Jul 16, 2009 / 16:43 pm
A Spanish woman who became the world’s oldest mother after she lied about her age to obtain IVF treatment has died two years after she gave birth.
In 2007, one week before her 67th birthday, Maria del Carmen Bousada de Lara gave premature birth by caesarean section to two sons, Christian and Pau, in a Barcelona hospital. They weighed 3.5 lbs each.
Without the knowledge of her family, she had traveled to California for IVF treatment at the Pacific Fertility Center. According to the Associated Press, the director and owner of the center, Dr. Vicken Sahakian, said she falsified her birth date on documents.
Dr. Sahakian had implanted Bousada with an embryo conceived with a younger woman’s eggs and donated sperm. Bousada also had to receive a three-week hormone treatment to “rejuvenate” her uterus, after being menopausal for 18 years.
In 2007 Bousada claimed that the Pacific Fertility Center did not ask her for identification. She said that she stood a good chance of living long enough to raise her children because her mother at died at 101.
Justifying her action to the Sunday Times, she said “That’s life. I have my motives.”
She had been diagnosed with a tumor shortly after giving birth, according a Spanish newspaper report. Dr. Sahakian said he did not believe the hormone treatment increased her cancer risk.
Following her death, her brother Ricardo Bousa said he had sold exclusive details of his sister’s death to a television program. The proceeds will go toward supporting his sister’s two-year-old twins.
Edward Furton, ethicist with the National Catholic Bioethics Center and editor of the National Catholic Bioethics Quarterly, explained the ethical problems with IVF to CNA on Thursday.
He said the major problem with IVF is that “it takes conception away from the married couple and puts it into the hands of a lab technician.”
“It’s conception without sex, really. Every child should be brought into the world through the union of husband and wife, this is the natural norm.
“This particular woman chose to act outside the natural norm, and she became pregnant at a very advanced age. Not surprisingly, she has passed away, leaving two very young children.”

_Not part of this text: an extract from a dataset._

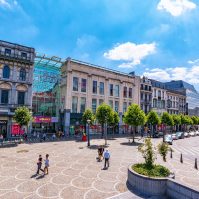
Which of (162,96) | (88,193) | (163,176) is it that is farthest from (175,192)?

Asked about whether there is difference between scientific procedures that treat disease and IVF fertility treatments, Furton replied, “Science should be in the service of natural norms.” “Yes, people get diseases, but diseases are contrary to the good of health, which by nature we should have. So doctors are trying to bring individuals back to health. So nature is the standard by which we judge science and medicine.
“Conception is good as well, but it has boundaries, and those need to be respected if we are going to avoid circumstances like this where a woman leaves behind young orphans.”